* [Given text]
■ ■ ■ ■ ■ ■ ■

Laajasalon Palloseura (abbreviated LPS) is a football club from Laajasalo, Helsinki in Finland.  The club was formed in 1978 and their home ground is at the Laajasalon urheilupuisto.  The men's first team currently plays in the Kolmonen (Third Division).  The Chairman of LPS is Timo Viheriäranta.

Background
The club held their inaugural meeting on 11 September 1978 and 14 people attended who were interested in football.  For the early part of their history LPS spent many seasons in the lower divisions of the Finnish football league. In 2003 LPS won their Kolmonen section and subsequently have played 7 consecutive seasons in the Kakkonen (Second Division), the third tier of Finnish football from 2004 to the present day.  The most successful season was in 2007 when LPS finished fourth in their section.

Season to season

Club Structure
LPS currently has 3 men's teams for competitive soccer and 2 men's teams for hobbysoccer. For women LPS has one competitive soccer team and one team for hobbysoccer.
In addition there is a junior section with 8 boys teams and 3 girls teams providing football for approximately 300 youngsters.  The club runs a partseason soccer school at summer and a school for juniors to improve their soccerskills.

■ ■ ■ ■ ■ ■ ■

* [Exercise material]
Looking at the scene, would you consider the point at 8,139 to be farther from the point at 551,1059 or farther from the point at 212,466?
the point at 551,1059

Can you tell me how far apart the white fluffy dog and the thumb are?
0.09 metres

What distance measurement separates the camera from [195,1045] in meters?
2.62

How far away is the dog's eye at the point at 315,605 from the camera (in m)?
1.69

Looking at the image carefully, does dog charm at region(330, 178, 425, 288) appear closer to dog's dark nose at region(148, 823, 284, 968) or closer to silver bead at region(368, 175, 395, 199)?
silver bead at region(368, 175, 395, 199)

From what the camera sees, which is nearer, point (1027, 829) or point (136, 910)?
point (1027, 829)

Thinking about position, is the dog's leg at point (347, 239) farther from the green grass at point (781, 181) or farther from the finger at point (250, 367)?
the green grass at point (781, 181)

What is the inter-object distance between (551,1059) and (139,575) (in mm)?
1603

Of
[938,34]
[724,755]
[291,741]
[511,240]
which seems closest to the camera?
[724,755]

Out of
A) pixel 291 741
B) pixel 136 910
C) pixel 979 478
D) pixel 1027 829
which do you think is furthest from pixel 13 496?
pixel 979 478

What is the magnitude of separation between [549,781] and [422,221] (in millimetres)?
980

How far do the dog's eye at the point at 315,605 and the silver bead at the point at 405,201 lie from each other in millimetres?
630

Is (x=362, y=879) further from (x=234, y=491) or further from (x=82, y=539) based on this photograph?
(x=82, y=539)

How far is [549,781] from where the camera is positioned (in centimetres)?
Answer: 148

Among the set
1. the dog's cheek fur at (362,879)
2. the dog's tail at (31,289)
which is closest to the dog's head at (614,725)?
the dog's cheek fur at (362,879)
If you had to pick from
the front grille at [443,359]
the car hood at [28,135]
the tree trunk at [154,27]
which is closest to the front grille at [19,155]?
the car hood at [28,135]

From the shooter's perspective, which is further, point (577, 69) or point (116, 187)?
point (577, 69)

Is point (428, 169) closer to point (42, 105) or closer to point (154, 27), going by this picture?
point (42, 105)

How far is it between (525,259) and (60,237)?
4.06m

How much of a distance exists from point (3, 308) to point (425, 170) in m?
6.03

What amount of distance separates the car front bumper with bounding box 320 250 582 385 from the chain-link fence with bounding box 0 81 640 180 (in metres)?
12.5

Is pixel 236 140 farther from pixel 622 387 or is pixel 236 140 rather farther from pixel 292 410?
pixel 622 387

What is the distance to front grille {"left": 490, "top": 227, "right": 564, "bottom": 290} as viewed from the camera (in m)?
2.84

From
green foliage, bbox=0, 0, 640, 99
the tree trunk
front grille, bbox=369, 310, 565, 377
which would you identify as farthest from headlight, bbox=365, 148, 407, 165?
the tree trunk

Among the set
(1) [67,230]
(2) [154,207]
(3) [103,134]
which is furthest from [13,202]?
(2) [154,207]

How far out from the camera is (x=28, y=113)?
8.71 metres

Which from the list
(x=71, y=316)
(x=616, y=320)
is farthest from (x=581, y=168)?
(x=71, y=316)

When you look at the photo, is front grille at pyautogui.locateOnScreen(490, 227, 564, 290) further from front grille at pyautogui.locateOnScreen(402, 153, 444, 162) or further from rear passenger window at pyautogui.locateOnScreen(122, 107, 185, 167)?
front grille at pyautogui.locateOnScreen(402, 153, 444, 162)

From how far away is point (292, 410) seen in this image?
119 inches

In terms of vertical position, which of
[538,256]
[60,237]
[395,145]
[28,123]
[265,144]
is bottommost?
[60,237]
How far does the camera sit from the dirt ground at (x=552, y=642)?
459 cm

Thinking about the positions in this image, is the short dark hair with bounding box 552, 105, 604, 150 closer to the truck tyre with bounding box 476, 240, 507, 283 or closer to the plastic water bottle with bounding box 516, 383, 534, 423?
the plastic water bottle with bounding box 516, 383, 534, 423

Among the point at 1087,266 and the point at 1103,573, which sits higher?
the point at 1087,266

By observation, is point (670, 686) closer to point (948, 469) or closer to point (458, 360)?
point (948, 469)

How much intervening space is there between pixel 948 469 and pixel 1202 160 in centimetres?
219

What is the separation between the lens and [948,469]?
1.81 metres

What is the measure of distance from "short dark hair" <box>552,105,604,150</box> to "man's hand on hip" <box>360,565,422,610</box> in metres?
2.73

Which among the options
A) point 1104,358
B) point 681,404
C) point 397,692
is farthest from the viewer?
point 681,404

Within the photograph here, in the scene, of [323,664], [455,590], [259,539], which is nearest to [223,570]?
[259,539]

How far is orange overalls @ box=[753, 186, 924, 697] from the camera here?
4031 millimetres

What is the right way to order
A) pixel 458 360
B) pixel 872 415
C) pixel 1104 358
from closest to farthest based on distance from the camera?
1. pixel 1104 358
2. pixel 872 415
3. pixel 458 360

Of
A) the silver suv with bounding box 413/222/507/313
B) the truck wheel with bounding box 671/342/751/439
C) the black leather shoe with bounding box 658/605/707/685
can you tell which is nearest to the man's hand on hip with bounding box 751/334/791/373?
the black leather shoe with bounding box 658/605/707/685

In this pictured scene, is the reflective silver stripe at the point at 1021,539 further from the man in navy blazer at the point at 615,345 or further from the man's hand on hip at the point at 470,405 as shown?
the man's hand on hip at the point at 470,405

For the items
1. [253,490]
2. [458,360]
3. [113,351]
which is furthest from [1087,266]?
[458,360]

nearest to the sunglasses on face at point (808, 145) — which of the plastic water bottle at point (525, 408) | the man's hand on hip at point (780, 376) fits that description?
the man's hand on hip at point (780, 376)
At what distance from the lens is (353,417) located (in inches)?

■ ■ ■ ■ ■ ■ ■

* [Brief 1]
Please return everything in the listing from the line that contains "Which among the options" down to the line that contains "3. pixel 458 360", including both of those lines.
* [Brief 2]
Write the next part of the Laajasalon Palloseura text, picking up after its last sentence.
The Laajasalon Palloseura text and the listing are two separate pieces of material.

* [Expected answer 1]
Which among the options
A) point 1104,358
B) point 681,404
C) point 397,692
is farthest from the viewer?
point 681,404

Within the photograph here, in the scene, of [323,664], [455,590], [259,539], which is nearest to [223,570]?
[259,539]

How far is orange overalls @ box=[753, 186, 924, 697] from the camera here?
4031 millimetres

What is the right way to order
A) pixel 458 360
B) pixel 872 415
C) pixel 1104 358
from closest to farthest based on distance from the camera?
1. pixel 1104 358
2. pixel 872 415
3. pixel 458 360

* [Expected answer 2]
The most successful junior team is the B93 -team that plays at the second highest level in Finland, in 1st Division (B-poikien ykkönen) starting autumn 2010.

Kuninkaat
The second ranked men's team is Kuninkaat who currently play under the flag of LPS.  The team have excelled at futsal.

2010 season
LPS Men's Team are competing in Group A (Lohko A) of the Kakkonen administered by the Football Association of Finland  (Suomen Palloliitto) .  This is the third highest tier in the Finnish football system.  In 2009 Laajasalon Palloseura finished in tenth position in their Kakkonen section.

LPS / Kuninkaat are participating in Section 2 (Lohko 2) of the Nelonen (Fourth Division) administered by the Helsinki SPL.

LPS / 2 are participating in Section 4 (Lohko 4) of the Kutonen (Sixth Division) administered by the Helsinki SPL.  In 2009 LPS/2 were relegated from their Vitonen (Fifth Division) section.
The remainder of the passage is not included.